COED is a screen editor for the BBC Micro written in 6502 assembler.
Author: Graham Toal Family: LineEditorFamily EdinburghFamily Platform: BBC Micro License: Commercial
It uses the "buffer gap" technique, and rolls out blocks from either end of the file to two temporary disk files when editing documents larger than the BBC Micro's relatively small memory. Source is available and will be online shortly. The internals of COED are derived from the internals of ECCE, a line editor. This editor was written as a demonstration for Acorn staff, whose only existing text editor at that time used a single contiguous text area for its "data structure" (making inserts painfully slow, as you could imagine). This editor was responsible for exploding "editor wars" at Acorn, where Sophie (at the time, Roger) Wilson, Ben Bridgwater, Keith Rautenbach, Jon Thackray and Graham Toal all worked on competing text editors. Competition was good for business and Acorn subsequently turned out several text editors that were far better than their earlier efforts.

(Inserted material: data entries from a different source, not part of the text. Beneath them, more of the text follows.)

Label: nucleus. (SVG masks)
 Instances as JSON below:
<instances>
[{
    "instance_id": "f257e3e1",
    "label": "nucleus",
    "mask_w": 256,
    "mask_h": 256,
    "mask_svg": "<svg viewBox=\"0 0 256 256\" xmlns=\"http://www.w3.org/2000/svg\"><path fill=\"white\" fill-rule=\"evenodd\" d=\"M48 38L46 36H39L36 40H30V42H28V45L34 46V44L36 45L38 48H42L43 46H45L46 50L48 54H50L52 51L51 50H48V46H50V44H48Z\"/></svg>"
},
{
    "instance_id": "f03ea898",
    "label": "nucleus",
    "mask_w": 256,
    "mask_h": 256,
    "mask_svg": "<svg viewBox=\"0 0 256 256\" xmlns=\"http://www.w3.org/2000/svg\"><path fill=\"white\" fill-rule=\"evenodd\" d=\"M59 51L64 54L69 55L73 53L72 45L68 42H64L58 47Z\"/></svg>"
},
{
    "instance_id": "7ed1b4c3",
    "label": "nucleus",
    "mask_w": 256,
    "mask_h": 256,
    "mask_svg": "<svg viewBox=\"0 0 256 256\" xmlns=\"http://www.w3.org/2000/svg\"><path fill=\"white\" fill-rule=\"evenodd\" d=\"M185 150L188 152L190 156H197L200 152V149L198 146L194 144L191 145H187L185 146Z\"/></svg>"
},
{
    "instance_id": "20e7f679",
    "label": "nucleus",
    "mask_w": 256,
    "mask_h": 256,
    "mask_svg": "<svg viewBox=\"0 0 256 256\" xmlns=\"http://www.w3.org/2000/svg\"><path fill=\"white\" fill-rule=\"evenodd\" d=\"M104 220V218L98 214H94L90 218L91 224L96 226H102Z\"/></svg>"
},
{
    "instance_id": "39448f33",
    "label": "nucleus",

Keith Rautenbach's editor was a LISP-based editor in the style of EMACS but not quite so bloated, and written in Modula-II. The source was rediscovered recently and will be online soon. Ben Bridgwater's editor was the program editor for Acorn's Pascal, and a floppy which may contain this code has been located; once the disk is recovered it will be put online.
An early source of COED (V0.1) has been located and is online for now at http://www.gtoal.com/vide/old/vide-pref/coed.txt
The editor does not fold long lines; rather, it allows for sideways scroll. Also it assumes a model of one byte = one display character, when handling vertical movement, using an inverse video symbol for unprintable characters.